The most exciting mission for me was the 10-days I spent on a massive rock outcropping at the top of a huge mountain west of Pleiku overlooking the Cambodian border. Hueys would have to hover in an opening in the tall jungle trees and slowly drop down to put one skid on the incredible rock sticking out of the top of the mountain. With the chopper blades spinning like crazy -- and a disconcerting red light on the Huey's dash blaring out RPM! RPM! RPM! -- we'd throw our rifles and DF crap out the door and jump out after it. Same-same with a second ship of seven grunts assigned to protect our REMF asses -- as in Rear Echelon Mother f*ckers. I once wrote and performed a blues song titled "REMF Way Out In The Front" based on this 10-day episode. Of course, for the seven grunts, it was like R&R to catch up on their sleep.

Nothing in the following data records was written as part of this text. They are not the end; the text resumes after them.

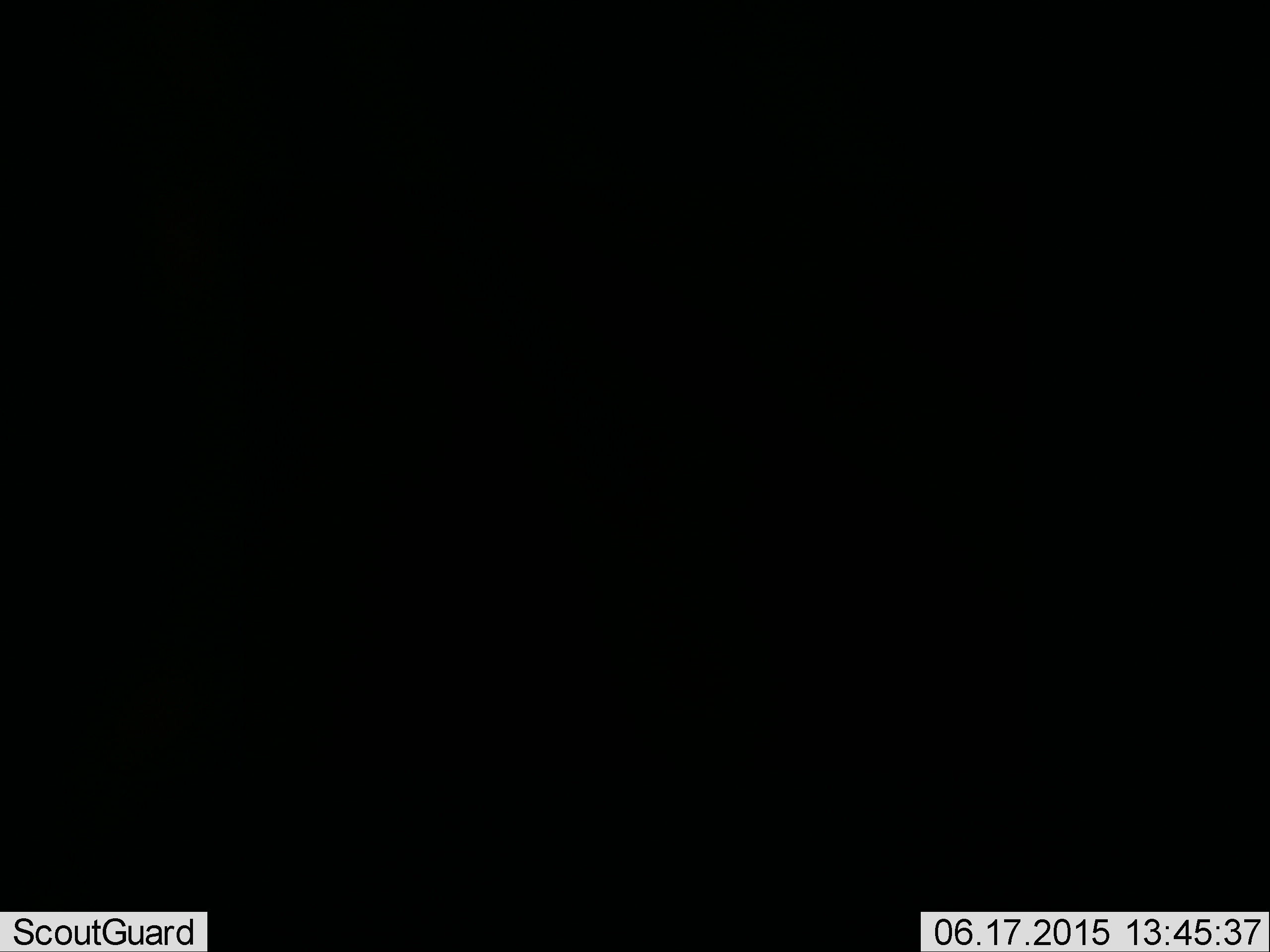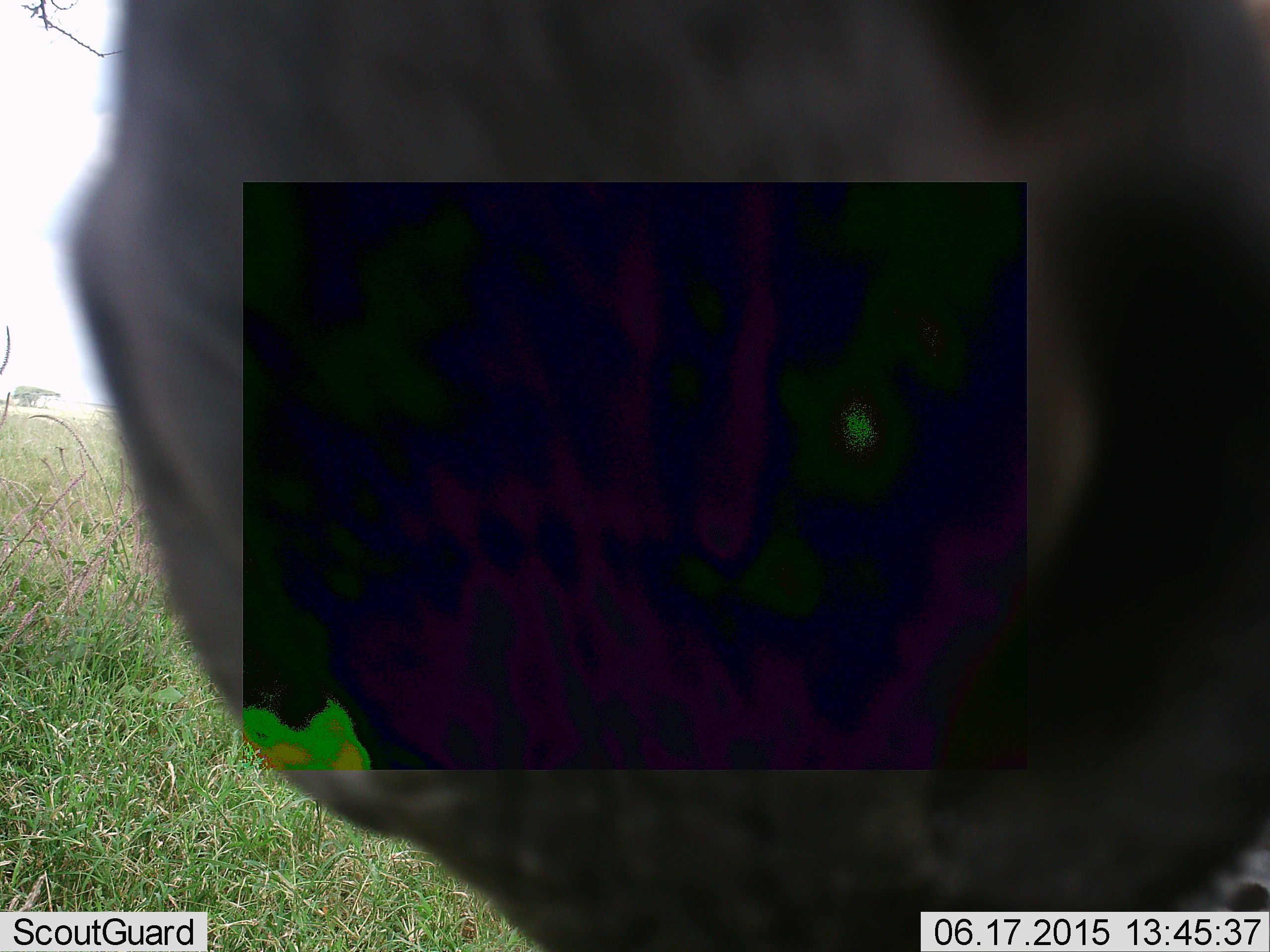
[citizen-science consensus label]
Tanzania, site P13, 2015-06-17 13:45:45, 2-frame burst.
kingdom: Animalia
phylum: Chordata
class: Mammalia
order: Perissodactyla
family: Equidae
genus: Equus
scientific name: Equus quagga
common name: plains zebra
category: zebra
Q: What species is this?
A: Zebra (plains zebra) (Equus quagga).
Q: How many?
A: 1.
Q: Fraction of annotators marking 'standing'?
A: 80%.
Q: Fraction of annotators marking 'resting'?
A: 0%.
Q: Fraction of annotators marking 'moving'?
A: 20%.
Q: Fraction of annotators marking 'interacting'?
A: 10%.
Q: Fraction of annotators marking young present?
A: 0%.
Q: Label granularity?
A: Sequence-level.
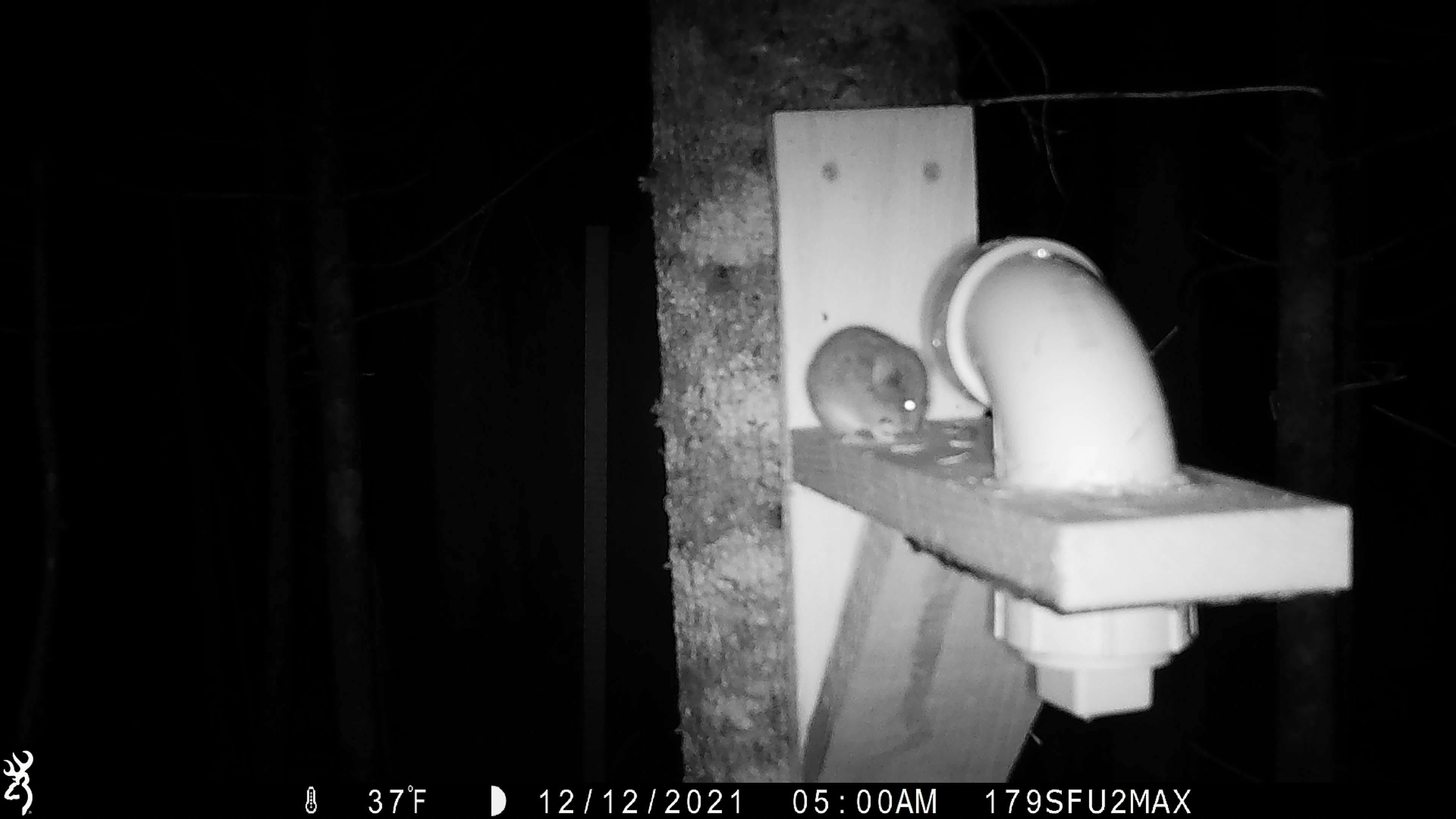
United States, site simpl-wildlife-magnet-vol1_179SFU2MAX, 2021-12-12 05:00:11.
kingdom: Animalia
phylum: Chordata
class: Mammalia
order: Rodentia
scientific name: Rodentia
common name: mouse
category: mouse sp.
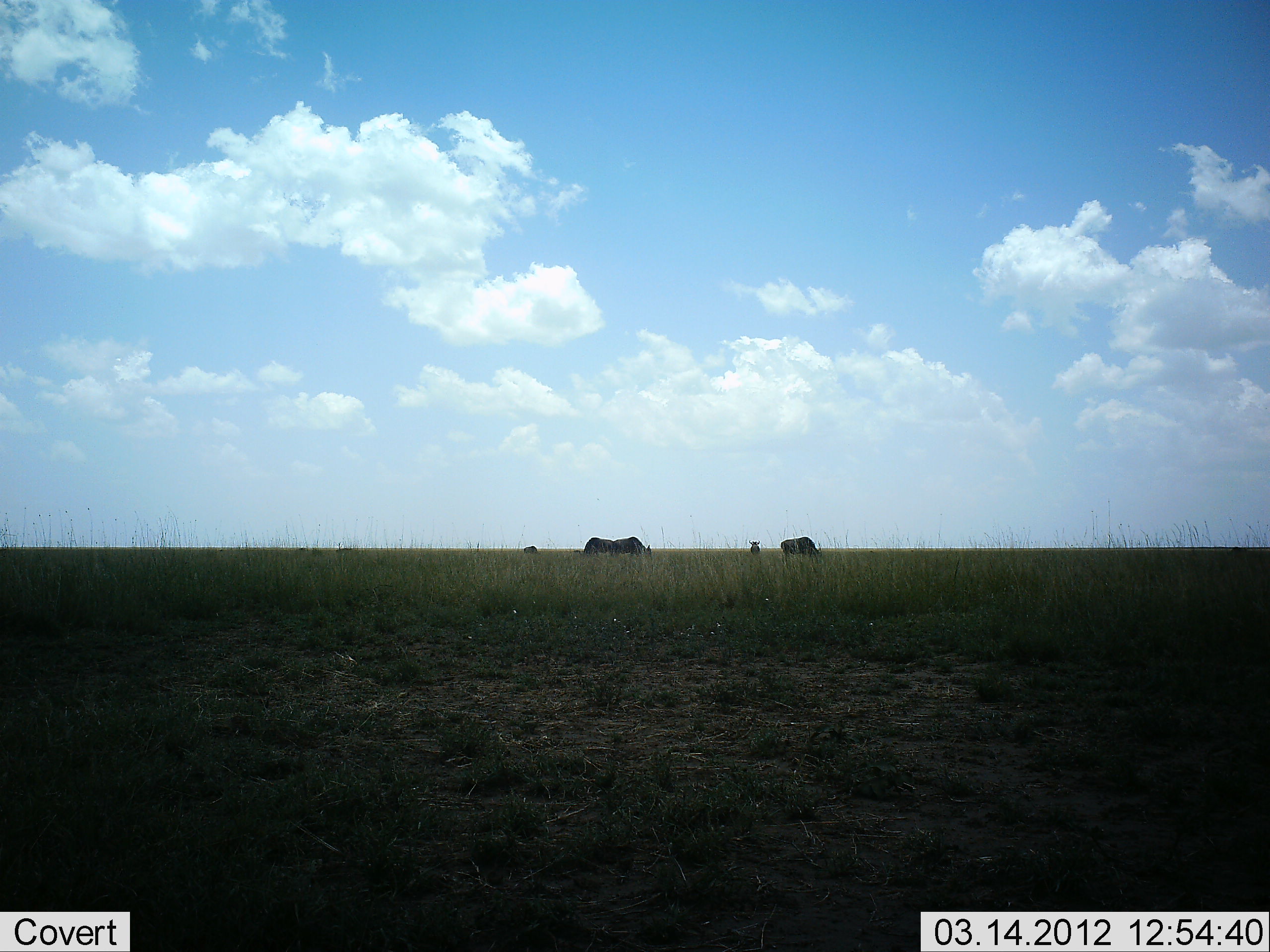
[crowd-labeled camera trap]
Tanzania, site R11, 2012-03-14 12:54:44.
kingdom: Animalia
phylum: Chordata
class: Mammalia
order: Artiodactyla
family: Bovidae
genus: Connochaetes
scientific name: Connochaetes taurinus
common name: blue wildebeest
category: wildebeest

Our protectors set out trip flares around the base of the rock. One night one went off, scaring the hell outa me. We concluded it was an animal; I imagined a very surprised roaming tiger tripping the flare. Sometimes, we'd hear firefights going on at the base of the mountain, but there didn't seem much chance the NVA would come up the mountain for us. One day, F4 Phantoms were screaming low over our heads and dropping like missiles down the side of the mountain, firing 40mm guns at the NVA below us. We began to hear noises like rustling leaves in the woods below us. Holy sh*t! They're coming up the mountain! We all jacked our weapons and got ready, laying down on the rock and pointing them down into the forest below, waiting for Charlie to break through the trees fleeing from the F4's guns. We waited and we waited. Each time an F4 came over we'd hear the rustling again. Eventually, we figured out the noise was empty shell casing hitting the ground. I went back to my duties listening on earphones to Morse code and getting bearings on NVA radio operators. But in those minutes waiting for Vietnamese men to appear out of the forest, I realized I was quite capable and willing to shoot a human being. Of course, I had no clue why I was really there on that mountaintop doing what I was doing. But I came to quickly understood the thing that drives war: Someone wanted to kill me, and he'd do it if I or my comrades didn't kill him first.